I also played around with the idea of further cropping the image after down-scaling, which was accomplished by cropping the image based on black pixel density (after monochromatization), however this had negligable performance benefits, and suffered from the same accuracy issues.

Monochrome Process

Thus, the final process that was chosen was to down + grayscale

Final Process

Text-Filtering + Correction

With the receipt scanned, the text from the receipt must be filtered, since not all the text is relevant to the grocery items. Luckily, PyTesseract is able to identify line breaks, and as grocery receipts generally lay out their items on separate lines, we simply need to identify where the grocery items are located, and then discard the rest of the text.

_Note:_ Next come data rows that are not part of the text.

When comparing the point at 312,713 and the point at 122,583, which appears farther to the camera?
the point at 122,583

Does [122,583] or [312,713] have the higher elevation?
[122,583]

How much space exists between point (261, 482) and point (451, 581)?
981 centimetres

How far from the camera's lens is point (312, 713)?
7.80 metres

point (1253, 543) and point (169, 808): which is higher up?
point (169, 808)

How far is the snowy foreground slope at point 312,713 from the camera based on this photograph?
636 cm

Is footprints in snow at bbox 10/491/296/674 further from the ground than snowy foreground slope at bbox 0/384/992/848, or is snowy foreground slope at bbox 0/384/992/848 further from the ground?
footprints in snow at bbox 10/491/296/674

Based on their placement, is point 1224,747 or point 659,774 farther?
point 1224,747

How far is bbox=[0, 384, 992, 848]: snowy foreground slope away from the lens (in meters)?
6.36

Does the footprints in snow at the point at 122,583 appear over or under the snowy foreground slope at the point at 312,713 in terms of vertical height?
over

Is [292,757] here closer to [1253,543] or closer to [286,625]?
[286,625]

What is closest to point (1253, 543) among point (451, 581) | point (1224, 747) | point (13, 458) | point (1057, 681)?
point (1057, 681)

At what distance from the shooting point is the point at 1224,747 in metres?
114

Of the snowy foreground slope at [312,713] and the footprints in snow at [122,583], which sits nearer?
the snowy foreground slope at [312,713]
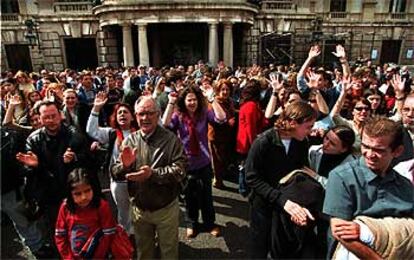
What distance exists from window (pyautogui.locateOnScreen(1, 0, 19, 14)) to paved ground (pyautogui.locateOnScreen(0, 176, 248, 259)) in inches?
893

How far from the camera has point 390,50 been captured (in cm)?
2595

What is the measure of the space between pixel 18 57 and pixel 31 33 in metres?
3.99

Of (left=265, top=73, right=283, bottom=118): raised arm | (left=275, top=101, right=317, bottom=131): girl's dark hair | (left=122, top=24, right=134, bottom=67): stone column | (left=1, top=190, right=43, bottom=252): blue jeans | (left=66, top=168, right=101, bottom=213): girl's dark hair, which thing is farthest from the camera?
(left=122, top=24, right=134, bottom=67): stone column

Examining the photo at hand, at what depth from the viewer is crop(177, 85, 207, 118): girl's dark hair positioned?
161 inches

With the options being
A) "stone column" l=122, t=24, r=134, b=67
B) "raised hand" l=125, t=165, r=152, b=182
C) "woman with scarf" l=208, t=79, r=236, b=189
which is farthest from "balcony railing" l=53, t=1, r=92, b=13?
"raised hand" l=125, t=165, r=152, b=182

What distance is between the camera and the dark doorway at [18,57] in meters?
23.0

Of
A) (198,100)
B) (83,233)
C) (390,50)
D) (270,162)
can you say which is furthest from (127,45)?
(390,50)

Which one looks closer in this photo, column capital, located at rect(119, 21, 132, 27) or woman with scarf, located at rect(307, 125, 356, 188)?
woman with scarf, located at rect(307, 125, 356, 188)

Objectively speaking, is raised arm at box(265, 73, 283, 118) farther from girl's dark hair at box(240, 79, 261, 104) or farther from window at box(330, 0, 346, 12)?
window at box(330, 0, 346, 12)

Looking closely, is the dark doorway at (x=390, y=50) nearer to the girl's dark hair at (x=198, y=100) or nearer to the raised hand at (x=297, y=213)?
the girl's dark hair at (x=198, y=100)

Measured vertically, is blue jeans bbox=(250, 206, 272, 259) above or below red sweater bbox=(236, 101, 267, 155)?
below

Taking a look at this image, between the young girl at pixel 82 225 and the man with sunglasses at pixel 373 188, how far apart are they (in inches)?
76.1

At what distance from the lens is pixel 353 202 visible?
1996mm

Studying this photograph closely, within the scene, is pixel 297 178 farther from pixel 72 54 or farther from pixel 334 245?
pixel 72 54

For example, information after any kind of total/subtotal information is irrelevant to Cornucopia's function.

This text is filtered using a combination of Regular Expressions, as well as functions which identify and remove large gaps within the text and special characters.

Additionally, PyTesseract is not perfect and can misidentify certain characters, often mistaking a W for two V's (VV). As mistakes such as these are accumulated, they are added towards a list of common mistakes that Cornucopia checks for prior to sending the data back to the user. Some receipts also abbreviate product and company names, which are corrected through a similar process.

Custom (accuracy) Testing Framework

The consistency and performance of the above systems were thanks to the extensive testing that I conducted during the development of this project. Cornucopia was developed using test-driven development. To test the accuracy and performance of reading and filtering text, I created a custom unit testing framework on top of Python's unittest. The framework tests the text by comparing what is read and filtered with what the tester provides in a .txt document. The tester provides an accuracy score, and if the score calculated by the framework is lower than the provided score, the test fails. Accuracy is determined by looking at the differences in frequency of the characters that appear in the document and sentence structure, as well as individual words within the strings. Finally, in order to easily see where the descrepencies originate from, the framework generates a seperate .txt files with the descrepencies highlighted.

Missing characters are highlighted using []. For example, if the program receives "nucopia is amazing" instead of "cornucopia is amazing", the output file will display "[c][o][r]nucopia is amazing"

Misidentified characters are highlighed using {}. For example, if an extra character was in a line, it would be flagged as unnessessary like "cornucopia is amazing{!}". If a characteris misidentified, the correct character would be displayed as well "cor{n(m)}ucopia is amazing"

Recipe Finding

Recipes are stored in the backend as a graph, which each node in the graph being an ingredient, and clusters of interwoven nodes representing a dish. In order to find recipes that use items from the user's pantry, a DFS is conducted on the graph, where nodes are only traversed if they are within the users pantry. This DFS identifies recipes that can be made, which are stored and compared, based on how many pantry items they use that are near expiry. This is accomplished by adding recipes to a priority queue, and after the search is done the head node is returned. Overall, this process takes O(nlogn), where n is the size of the user's pantry.

Recall Indentification

Recalls are found by calling the API's of government institutions. This happens on the server daily, however the user can request an immediate recall check if they so please. If a recall is found, Cornucopia searches its database to see if any users have that item, and if they do, notifies them that their pantry contains recalled items.

Backend + Frontend

Since this is my first Full Stack project, this has been an experience in learning the technologies. Due to this, there is not that much problem-solving as with the other sections. The database was created using Django Models, however some MySQL was also written. The frontend was created using the React Framework.